如本文所用的,体积百分比是基于标准条件。用于方法的标准条件可以标准化到0℃(摄氏度)(例如32°F(华氏度))的温度和100千帕(kPa)(1bar)的绝对压力。
本技术涉及由活性材料制作自支承性结构,其可以是具有曲折流路的泡沫几何形状结构。具体地,本技术涉及该自支承性结构中的增强,其包含大部分活性材料(例如大于50重量%或者大于或等于60重量%)来提供增强的结构。该增强的结构可以提供穿过构造的灵活性,其可以通过曲折流路增强流与活性材料的相互作用和在所述构造中提供更高的体积效率,其重量轻于常规结构。该自支承性结构可以配置来具有不同的曲折通道来提供穿过该自支承性结构的流体流路。
该自支承性结构可以用于不同的化学和工程化应用。作为实例,某些方法可以用该活性材料来增强,例如吸附和催化方法。具体地,自支承性结构可以用于代替填充的吸附剂床,其具有更高的压降和更慢的质量传递速率。在该填充床构造中,压降和质量传递限制不允许在快速循环运行该吸附或者催化方法或者在其中是低效的。此外,大体积气体分离方法,其依赖于变压吸附和快速循环,包括具有低的压降和高的体积效率的自支承性结构。本技术可以为相关结构提供增强来增强各自的方法和相关的经济性。

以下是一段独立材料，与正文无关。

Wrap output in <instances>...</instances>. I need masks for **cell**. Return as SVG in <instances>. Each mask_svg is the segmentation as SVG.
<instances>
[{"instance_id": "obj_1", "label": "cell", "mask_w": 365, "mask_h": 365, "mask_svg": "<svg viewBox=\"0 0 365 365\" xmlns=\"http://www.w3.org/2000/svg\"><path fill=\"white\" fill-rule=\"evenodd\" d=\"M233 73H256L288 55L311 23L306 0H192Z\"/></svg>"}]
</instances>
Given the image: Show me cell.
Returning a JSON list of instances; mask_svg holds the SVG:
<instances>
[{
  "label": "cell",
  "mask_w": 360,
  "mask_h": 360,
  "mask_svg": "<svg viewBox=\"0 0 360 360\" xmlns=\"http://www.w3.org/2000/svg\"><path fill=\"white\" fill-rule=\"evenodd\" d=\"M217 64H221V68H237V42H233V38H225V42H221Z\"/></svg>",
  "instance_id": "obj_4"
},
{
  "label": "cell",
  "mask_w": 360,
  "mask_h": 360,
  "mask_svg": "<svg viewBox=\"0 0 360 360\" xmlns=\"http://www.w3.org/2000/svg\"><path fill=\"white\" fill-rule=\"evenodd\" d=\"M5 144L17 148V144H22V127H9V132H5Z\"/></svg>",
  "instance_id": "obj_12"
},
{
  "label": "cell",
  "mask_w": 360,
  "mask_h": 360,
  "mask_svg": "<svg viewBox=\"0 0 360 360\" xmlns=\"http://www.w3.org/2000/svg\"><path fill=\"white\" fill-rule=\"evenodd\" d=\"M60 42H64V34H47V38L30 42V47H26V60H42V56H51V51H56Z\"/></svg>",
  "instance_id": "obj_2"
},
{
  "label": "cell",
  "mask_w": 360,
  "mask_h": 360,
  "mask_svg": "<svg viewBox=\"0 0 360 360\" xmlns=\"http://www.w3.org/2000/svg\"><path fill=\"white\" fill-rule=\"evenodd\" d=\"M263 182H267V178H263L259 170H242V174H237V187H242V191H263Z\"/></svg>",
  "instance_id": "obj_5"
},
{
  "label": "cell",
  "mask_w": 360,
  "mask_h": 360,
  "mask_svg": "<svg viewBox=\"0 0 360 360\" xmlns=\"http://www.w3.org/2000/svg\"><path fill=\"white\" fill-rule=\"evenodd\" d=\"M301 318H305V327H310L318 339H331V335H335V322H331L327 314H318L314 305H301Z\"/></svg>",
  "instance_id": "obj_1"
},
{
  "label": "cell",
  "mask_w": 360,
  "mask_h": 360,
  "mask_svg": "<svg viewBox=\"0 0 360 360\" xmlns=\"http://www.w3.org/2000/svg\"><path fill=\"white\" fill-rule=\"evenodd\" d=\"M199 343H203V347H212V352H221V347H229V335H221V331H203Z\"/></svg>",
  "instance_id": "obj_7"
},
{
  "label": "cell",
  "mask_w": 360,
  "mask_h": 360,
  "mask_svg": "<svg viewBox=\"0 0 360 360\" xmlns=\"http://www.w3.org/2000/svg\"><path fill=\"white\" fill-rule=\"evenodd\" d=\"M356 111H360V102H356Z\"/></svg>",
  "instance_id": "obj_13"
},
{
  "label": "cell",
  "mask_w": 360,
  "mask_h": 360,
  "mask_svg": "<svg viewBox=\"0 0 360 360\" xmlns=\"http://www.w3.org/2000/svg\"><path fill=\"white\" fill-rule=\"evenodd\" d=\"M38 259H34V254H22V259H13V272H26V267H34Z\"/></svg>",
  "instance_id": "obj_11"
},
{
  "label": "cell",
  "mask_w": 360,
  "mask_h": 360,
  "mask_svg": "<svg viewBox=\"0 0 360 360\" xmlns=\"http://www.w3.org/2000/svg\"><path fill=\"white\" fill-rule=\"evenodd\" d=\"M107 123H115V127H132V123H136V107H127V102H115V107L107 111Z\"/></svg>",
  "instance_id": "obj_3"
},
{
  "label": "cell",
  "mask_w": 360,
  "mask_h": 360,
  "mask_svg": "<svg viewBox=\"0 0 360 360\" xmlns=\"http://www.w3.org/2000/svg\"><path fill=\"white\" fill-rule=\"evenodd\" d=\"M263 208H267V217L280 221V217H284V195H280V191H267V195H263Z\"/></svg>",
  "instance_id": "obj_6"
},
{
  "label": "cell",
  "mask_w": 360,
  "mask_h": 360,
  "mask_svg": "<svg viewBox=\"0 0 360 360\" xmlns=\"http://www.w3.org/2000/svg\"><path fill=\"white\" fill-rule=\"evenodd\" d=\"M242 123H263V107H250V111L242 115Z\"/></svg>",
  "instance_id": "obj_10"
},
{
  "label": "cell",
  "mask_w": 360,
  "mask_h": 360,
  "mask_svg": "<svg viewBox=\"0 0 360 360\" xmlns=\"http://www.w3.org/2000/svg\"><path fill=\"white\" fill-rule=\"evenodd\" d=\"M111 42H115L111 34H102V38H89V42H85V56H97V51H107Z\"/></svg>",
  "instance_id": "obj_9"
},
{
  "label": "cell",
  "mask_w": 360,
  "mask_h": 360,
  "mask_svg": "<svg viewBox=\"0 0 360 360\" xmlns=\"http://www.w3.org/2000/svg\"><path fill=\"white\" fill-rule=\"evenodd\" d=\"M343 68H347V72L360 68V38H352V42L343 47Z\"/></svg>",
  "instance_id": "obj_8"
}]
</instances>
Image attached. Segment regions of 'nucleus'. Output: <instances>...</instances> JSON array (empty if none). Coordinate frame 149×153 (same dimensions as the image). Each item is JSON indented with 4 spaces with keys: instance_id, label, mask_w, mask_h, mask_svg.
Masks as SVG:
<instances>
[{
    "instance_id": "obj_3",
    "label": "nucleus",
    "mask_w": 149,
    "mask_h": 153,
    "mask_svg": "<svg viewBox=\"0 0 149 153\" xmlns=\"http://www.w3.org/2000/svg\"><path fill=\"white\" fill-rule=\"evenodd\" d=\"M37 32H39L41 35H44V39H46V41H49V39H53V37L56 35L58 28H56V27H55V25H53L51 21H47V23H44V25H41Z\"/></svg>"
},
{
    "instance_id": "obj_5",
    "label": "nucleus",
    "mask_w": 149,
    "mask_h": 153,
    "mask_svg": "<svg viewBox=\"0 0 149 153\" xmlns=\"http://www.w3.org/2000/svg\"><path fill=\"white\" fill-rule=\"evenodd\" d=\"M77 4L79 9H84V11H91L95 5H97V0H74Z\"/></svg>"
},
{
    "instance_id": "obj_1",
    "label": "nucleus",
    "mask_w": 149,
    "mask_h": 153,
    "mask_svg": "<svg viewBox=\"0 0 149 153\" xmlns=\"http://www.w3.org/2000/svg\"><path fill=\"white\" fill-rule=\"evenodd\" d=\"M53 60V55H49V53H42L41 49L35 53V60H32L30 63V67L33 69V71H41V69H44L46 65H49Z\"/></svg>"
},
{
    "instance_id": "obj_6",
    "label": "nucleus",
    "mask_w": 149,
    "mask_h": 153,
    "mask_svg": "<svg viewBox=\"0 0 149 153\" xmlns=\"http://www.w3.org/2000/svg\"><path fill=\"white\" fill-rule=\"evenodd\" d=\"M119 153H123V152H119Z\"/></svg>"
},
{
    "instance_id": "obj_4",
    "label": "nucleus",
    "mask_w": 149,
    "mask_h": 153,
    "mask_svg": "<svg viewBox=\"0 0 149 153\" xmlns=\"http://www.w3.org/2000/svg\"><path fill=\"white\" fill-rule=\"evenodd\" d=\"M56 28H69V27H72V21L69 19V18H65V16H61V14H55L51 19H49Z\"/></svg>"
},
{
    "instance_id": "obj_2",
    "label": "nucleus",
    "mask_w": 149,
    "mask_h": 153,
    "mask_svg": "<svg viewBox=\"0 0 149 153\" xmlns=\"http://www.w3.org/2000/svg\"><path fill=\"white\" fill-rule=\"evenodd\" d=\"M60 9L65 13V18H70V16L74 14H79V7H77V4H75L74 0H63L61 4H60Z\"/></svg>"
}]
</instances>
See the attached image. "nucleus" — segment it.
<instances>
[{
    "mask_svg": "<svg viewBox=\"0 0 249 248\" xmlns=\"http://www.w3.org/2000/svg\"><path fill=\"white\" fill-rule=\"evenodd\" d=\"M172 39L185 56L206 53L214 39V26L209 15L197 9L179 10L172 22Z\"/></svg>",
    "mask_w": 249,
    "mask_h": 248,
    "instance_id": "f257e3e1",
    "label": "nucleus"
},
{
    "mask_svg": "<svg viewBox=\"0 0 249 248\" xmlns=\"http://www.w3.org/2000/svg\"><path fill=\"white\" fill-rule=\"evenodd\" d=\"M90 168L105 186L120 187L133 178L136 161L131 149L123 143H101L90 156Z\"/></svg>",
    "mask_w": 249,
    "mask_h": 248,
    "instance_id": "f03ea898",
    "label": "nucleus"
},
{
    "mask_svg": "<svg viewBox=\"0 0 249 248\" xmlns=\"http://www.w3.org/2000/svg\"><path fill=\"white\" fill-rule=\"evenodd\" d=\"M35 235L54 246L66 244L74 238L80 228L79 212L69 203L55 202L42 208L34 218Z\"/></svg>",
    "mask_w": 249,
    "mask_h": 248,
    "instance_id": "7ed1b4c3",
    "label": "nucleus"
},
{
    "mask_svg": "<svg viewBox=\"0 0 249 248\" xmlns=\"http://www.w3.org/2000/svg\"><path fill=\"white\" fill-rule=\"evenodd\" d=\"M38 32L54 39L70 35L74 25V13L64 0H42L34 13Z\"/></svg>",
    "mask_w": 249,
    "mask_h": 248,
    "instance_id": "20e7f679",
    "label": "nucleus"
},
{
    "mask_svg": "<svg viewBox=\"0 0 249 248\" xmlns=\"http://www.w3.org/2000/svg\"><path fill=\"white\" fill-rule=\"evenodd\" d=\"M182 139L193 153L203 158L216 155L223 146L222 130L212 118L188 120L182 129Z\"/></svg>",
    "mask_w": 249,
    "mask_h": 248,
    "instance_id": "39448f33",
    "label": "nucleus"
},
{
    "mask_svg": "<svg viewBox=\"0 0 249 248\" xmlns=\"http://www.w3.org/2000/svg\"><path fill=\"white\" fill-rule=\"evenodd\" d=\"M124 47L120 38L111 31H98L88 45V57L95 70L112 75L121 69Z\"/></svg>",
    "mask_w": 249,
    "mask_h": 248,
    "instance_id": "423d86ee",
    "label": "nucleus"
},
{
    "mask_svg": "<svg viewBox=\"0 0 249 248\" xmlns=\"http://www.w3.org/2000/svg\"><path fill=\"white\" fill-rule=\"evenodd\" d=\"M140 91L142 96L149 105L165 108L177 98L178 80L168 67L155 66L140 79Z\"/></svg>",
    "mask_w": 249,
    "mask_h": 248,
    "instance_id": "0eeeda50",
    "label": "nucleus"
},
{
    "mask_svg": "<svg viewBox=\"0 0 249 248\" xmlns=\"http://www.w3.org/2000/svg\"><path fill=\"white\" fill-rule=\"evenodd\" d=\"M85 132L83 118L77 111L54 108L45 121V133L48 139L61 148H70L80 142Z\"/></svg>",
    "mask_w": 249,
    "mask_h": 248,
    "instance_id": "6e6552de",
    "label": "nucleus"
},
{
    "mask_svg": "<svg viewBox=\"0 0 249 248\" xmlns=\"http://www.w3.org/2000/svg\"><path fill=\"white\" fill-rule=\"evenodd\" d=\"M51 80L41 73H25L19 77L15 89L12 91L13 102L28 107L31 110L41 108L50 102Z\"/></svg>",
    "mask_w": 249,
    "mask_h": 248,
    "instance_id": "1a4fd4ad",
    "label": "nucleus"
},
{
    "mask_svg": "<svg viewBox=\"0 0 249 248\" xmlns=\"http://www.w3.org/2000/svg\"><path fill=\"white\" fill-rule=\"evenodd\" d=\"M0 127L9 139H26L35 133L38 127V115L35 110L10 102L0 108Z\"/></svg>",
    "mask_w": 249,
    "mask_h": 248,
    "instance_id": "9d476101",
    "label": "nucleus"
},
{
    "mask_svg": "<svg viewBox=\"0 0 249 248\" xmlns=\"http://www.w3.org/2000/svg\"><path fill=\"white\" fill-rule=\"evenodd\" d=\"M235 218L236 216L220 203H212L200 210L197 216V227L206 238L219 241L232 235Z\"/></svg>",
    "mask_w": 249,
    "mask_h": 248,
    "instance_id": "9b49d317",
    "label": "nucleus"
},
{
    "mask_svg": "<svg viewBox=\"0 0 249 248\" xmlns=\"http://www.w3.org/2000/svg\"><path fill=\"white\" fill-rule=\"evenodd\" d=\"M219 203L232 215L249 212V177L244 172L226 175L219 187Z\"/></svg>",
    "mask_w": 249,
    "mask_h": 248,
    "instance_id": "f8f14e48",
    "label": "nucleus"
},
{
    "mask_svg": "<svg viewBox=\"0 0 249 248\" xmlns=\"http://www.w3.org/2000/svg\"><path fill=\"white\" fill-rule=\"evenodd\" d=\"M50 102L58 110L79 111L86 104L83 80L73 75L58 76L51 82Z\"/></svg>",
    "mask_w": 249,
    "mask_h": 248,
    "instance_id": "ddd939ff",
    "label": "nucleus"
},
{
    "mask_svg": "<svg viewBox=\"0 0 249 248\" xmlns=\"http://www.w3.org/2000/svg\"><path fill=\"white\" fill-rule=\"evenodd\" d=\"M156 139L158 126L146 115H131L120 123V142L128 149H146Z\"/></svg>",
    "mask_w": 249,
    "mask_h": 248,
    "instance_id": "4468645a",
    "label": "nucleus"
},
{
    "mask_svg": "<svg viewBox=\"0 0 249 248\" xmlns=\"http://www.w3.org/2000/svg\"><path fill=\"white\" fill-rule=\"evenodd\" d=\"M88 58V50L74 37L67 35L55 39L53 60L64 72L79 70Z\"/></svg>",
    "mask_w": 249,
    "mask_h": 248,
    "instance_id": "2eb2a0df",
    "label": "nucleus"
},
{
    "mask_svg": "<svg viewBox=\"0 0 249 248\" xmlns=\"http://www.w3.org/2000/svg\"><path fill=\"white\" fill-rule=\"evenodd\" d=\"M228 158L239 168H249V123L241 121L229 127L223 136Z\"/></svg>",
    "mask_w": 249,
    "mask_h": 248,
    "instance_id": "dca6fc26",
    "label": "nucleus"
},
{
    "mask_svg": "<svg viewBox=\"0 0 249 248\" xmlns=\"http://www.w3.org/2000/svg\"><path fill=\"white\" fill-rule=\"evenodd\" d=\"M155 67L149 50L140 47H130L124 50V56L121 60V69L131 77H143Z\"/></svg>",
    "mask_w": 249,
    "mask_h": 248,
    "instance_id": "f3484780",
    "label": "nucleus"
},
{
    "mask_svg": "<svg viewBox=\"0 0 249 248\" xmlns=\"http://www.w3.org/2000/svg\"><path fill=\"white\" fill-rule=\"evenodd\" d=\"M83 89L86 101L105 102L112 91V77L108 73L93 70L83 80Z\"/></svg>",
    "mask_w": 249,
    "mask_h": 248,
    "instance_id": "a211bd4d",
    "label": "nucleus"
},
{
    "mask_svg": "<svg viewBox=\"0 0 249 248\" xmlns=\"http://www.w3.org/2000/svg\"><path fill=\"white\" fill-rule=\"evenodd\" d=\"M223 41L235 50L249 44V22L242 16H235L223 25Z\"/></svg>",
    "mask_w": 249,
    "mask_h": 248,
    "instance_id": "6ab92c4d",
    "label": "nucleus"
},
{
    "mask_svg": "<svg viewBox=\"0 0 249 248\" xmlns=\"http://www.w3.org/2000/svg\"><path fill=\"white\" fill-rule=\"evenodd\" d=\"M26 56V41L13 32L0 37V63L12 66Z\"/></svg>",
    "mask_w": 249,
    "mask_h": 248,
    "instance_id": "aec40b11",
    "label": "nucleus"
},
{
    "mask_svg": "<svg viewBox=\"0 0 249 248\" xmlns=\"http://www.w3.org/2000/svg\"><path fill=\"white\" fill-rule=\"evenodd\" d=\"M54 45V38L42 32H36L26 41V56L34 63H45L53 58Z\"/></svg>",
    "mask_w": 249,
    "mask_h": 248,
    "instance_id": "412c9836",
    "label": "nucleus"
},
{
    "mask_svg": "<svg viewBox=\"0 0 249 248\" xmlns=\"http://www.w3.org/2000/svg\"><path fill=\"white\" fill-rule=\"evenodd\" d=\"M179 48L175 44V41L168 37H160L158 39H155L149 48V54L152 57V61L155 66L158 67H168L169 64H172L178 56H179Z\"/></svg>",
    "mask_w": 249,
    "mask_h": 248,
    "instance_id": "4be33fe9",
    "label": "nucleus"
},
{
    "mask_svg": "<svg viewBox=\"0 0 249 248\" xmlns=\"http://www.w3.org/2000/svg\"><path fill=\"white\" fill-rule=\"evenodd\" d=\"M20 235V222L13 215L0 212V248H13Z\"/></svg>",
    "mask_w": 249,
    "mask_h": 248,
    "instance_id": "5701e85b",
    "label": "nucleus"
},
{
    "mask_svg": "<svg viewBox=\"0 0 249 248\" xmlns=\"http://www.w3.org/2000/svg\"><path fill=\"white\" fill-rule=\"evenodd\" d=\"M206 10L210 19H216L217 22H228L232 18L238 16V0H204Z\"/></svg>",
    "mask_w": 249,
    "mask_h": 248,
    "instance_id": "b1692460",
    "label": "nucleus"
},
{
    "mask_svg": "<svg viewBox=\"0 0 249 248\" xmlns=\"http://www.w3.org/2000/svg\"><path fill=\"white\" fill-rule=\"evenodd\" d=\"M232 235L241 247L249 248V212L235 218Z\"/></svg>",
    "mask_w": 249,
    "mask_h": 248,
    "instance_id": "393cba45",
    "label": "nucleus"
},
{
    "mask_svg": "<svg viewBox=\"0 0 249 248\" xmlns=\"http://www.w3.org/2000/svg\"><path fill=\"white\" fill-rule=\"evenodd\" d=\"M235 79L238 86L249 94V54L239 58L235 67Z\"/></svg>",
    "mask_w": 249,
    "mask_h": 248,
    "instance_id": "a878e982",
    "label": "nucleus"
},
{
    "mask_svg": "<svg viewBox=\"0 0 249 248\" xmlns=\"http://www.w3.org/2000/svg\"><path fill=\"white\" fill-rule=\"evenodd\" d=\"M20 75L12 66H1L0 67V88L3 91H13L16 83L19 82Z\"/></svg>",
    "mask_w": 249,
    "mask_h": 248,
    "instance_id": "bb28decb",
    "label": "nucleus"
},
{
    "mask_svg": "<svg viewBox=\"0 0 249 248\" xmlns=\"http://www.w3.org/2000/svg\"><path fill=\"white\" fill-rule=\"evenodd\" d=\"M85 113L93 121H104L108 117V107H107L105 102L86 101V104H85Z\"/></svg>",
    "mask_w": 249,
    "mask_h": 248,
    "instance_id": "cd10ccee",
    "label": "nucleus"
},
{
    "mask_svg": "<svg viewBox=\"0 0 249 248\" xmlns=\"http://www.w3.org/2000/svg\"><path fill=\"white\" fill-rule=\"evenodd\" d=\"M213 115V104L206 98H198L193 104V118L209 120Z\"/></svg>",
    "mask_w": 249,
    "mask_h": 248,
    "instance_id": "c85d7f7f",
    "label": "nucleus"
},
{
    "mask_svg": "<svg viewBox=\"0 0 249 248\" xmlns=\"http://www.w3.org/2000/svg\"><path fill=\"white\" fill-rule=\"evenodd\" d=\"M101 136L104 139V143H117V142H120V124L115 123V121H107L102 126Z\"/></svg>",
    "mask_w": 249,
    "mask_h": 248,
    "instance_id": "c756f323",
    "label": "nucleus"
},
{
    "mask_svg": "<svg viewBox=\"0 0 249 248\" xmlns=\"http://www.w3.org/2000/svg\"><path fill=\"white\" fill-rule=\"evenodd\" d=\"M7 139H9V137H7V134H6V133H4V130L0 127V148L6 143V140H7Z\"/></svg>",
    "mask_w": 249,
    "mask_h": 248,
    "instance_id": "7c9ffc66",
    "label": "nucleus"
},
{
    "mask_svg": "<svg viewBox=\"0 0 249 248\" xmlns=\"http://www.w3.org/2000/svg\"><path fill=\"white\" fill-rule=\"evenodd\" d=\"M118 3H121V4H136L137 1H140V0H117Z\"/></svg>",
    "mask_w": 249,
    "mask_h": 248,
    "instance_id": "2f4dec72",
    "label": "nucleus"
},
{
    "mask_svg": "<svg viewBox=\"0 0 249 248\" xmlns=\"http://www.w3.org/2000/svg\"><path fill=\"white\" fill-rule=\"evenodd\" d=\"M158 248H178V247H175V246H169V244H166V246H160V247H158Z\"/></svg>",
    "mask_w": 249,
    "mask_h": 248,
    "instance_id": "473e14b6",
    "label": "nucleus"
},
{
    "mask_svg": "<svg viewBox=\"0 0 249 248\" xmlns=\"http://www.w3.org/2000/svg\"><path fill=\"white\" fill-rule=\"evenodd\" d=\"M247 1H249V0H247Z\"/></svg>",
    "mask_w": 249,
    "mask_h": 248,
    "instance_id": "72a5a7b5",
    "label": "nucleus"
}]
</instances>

该自支承性结构可以由不同的技术(例如发泡技术)来制作。作为实例,该制作方法可以包括聚合物海绵方法和直接发泡方法。聚合物海绵方法通过用浆体浸渍聚合物海绵,然后将其烧掉来留下多孔结构而产生了开放泡孔结构。直接发泡方法使用含有所需的组分和有机材料的混合物,其通过加工,产生发泡和形成气体。然后将所形成的多孔材料干燥和煅烧。
作为另一实例,本技术可以包括提供混合物的自支承的泡沫结构,其具有泡沫状几何形状,其中该自支承的结构包括互连的空隙和支柱的网络,其中该混合物在该自支承性结构中具有大于50重量%的活性材料,并且其余的混合物包含粘合剂材料。该自支承性结构可以是泡沫几何形状结构,其形成穿过各自结构的不同的曲折路径。一旦形成,该自支承性结构就可以进行干燥,然后进行煅烧方法。该煅烧方法可以包括400℃-800℃的温度来形成机械稳定的活性结构。该自支承性结构的泡沫网络与层流挤出的整料相比可以提供更高的外表面积和用于气体流动的曲折路径。此外,该自支承的结构的孔密度可以是10个孔/线性英寸(ppi)-100ppi,15ppi-60ppi或者20ppi-40ppi。
在其他构造中,该自支承性结构可以包括彼此相邻布置的不同的材料层或者片。该第一片可以具有第一组成和第一孔密度和该第二片可以具有第二组成和第二孔密度。该第一孔密度是1个孔/线性英寸(ppi)-20ppi,3ppi-17ppi或者5ppi-15ppi。该第二孔密度是20ppi-100ppi,30ppi-70ppi或者30ppi-60ppi。此外,该第一组成和第二组成可以是不同的,并且该第一组成可以为自支承性结构提供另外的刚度。该第一片可以配置来将流体流从各自的第一片分配到第二片之一中。此外,该自支承性结构可以包括另外的层或者条,其配置来将分配流体流,例如使流体流动转向到一个或多个的第一片中。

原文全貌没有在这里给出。